Ueckermann describes the trend to get tagged and liked on social platforms and the compulsion to overshare online as dangerous addictions. When done without forethought to privacy, people put themselves – and anyone connected to them online – at risk.
“Your internet presence, if you don’t manage it carefully, can cause you some trouble. Social media and the Internet have become a reflection of real life, and everyone can have access to you and your go-bouts.
“Your real-life audience is controlled and small in comparison to your online presence if not set-up with caution. Whatever you share publicly is in the public domain, which means anyone can see it. They can see where you have been, what your interests are, who you are friends with, where you work, your contact details, what you look like, and so much more.
“This is personal information, your information, and it is valuable to cybercriminals, because the more information they have about you, the easier it becomes to impersonate you.”
The protection of personally-identifiable information (PII) is becoming an obligation with pieces of privacy legislation like POPI (South Africa); GDPR in the European Union and the Information Protection Act (UK). There is an onus on companies to protect the information they store about their customers.
Think about banks, which must store bank account numbers; medical aid companies, which must keep personal and medical information safe, and governmental organisations that must keep ID numbers on file.
“Yet, individuals are putting their personal information into the public domain every day. Thanks to Google, Facebook and other information platforms that have monetised the information they have retrieved from users, we have become more aware of our privacy. But, most people are not aware enough, and they are not doing much to protect their privacy,” says Ueckermann.
So what should internet and social media users be doing to protect their information?
Ueckermann says that any personally-identifiable information should be kept private by default and shared with discretion. This includes contact numbers, ID numbers, home addresses, and email addresses.
“Start by checking your privacy settings on the social media platforms that you use so that only your ‘friends’ and contacts have access to what you share. Screen the people you allow onto your social media profiles. If you don’t know them, should they really be able to see your life and your personal information?

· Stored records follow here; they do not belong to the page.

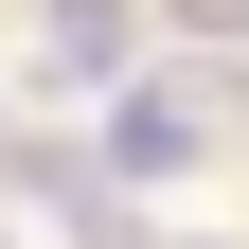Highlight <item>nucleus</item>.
Wrapping results in <instances>:
<instances>
[{
  "label": "nucleus",
  "instance_id": "f257e3e1",
  "mask_svg": "<svg viewBox=\"0 0 249 249\" xmlns=\"http://www.w3.org/2000/svg\"><path fill=\"white\" fill-rule=\"evenodd\" d=\"M124 36H142L124 0H53V53H36V71L53 89H124Z\"/></svg>",
  "mask_w": 249,
  "mask_h": 249
},
{
  "label": "nucleus",
  "instance_id": "f03ea898",
  "mask_svg": "<svg viewBox=\"0 0 249 249\" xmlns=\"http://www.w3.org/2000/svg\"><path fill=\"white\" fill-rule=\"evenodd\" d=\"M107 160L124 178H178V160H196V107H178V89H124V107H107Z\"/></svg>",
  "mask_w": 249,
  "mask_h": 249
}]
</instances>
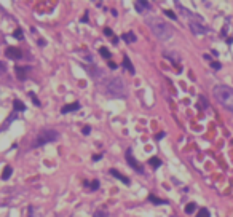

“Secondly, watch what you share. Always think about what you share and how that information could be used against you if it landed in the wrong hands. Social engineering cybercriminals can often get your personal information with just a few data points, so the less you share publicly, the better.
“Thirdly, always use the most updated versions of social media apps and lock down your login by using authentication tools and not only usernames and passwords. Use complex passwords with a mix of lower and uppercase letters, numbers and symbols. Never use the same password across your social media accounts. Keep your passwords and usernames private.
“You should also install internet security software and anti-spyware on the devices that you use to browse the Internet and connect with people online. This includes your smartphone and tablets. Make sure that these tools are regularly updated to protect your devices against intrusions and infections.
“Lastly, be wary about entering credit card and banking details on websites. Always make sure that the URL at the top of the page begins with https. The ‘s’ stands for secure. If there is no ‘s’, do not enter payment details on the website.”
Ueckermann concludes: “In this highly connected, digital world, it is unrealistic to say that people should not connect, share, transact and engage online. It is the way of the world. However, there is such a thing as oversharing, and there are common-sense limits to the type of information you should put into the public domain. Always think, ‘would I like a bank robber or a fraudster to see this’? If not, don’t put it out there. The responsibility to protect your information starts with you.”